**Task item:** Starting at the line that contains "A: Buffalo (cape buffalo) (Syncerus caffer).", transcribe each line exactly through the last line of the data. Include nothing else.

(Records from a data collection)

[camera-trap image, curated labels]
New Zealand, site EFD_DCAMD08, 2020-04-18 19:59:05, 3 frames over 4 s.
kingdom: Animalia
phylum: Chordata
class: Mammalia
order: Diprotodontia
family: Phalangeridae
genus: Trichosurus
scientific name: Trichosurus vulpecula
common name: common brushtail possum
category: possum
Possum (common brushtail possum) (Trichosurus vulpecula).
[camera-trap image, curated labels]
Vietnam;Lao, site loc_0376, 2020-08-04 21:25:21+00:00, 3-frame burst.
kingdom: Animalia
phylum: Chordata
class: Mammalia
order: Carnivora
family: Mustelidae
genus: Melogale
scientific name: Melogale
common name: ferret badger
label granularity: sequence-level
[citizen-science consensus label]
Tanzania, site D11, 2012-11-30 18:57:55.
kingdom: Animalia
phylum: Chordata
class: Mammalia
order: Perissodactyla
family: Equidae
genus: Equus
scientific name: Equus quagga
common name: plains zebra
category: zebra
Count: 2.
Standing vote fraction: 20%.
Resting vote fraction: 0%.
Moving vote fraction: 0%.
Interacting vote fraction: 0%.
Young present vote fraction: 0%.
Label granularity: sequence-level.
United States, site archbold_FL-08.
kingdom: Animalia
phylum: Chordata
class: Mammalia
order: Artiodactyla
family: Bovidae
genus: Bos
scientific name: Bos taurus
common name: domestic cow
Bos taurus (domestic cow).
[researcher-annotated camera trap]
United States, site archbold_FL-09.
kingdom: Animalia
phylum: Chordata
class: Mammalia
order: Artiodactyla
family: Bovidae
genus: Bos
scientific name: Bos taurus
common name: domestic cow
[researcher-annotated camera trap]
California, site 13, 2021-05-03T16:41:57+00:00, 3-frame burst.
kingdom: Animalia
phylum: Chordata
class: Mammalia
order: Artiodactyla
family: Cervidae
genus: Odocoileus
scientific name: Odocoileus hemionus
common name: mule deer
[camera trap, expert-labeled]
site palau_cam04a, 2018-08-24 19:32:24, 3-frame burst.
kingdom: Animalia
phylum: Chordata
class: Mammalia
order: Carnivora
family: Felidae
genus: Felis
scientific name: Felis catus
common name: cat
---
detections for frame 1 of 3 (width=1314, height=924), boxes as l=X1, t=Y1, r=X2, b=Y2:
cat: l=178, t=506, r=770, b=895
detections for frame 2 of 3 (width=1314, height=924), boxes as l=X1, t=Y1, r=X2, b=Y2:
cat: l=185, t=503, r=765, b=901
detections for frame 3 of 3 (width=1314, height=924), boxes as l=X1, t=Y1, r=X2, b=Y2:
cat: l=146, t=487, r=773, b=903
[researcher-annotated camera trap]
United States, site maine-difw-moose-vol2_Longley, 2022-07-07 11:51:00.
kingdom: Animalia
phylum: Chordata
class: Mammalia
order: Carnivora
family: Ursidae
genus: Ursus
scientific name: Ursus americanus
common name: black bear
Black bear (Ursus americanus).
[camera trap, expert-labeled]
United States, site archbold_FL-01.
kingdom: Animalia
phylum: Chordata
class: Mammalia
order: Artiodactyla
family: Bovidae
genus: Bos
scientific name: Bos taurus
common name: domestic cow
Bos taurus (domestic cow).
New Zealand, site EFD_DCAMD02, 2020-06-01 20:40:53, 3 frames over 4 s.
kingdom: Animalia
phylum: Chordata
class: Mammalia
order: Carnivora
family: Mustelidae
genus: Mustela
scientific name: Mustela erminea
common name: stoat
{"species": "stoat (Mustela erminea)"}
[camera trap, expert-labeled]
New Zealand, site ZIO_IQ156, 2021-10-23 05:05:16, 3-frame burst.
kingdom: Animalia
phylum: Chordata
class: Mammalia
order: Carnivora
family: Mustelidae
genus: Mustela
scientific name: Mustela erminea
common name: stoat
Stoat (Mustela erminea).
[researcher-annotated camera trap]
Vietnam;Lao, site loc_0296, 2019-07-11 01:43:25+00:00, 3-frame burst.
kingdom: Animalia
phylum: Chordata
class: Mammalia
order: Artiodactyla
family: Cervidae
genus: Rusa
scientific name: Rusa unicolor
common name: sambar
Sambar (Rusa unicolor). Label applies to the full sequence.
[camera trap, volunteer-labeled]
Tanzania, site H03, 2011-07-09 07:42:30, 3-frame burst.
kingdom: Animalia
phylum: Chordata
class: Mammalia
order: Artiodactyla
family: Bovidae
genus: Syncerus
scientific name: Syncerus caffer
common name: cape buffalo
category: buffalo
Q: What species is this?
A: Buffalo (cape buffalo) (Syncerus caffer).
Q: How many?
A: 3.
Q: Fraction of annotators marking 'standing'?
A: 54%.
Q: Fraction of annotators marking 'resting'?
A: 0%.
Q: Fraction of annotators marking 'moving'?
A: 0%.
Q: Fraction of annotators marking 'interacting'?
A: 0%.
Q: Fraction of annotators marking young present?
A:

**Answer:**
A: Buffalo (cape buffalo) (Syncerus caffer).
Q: How many?
A: 3.
Q: Fraction of annotators marking 'standing'?
A: 54%.
Q: Fraction of annotators marking 'resting'?
A: 0%.
Q: Fraction of annotators marking 'moving'?
A: 0%.
Q: Fraction of annotators marking 'interacting'?
A: 0%.
Q: Fraction of annotators marking young present?
A:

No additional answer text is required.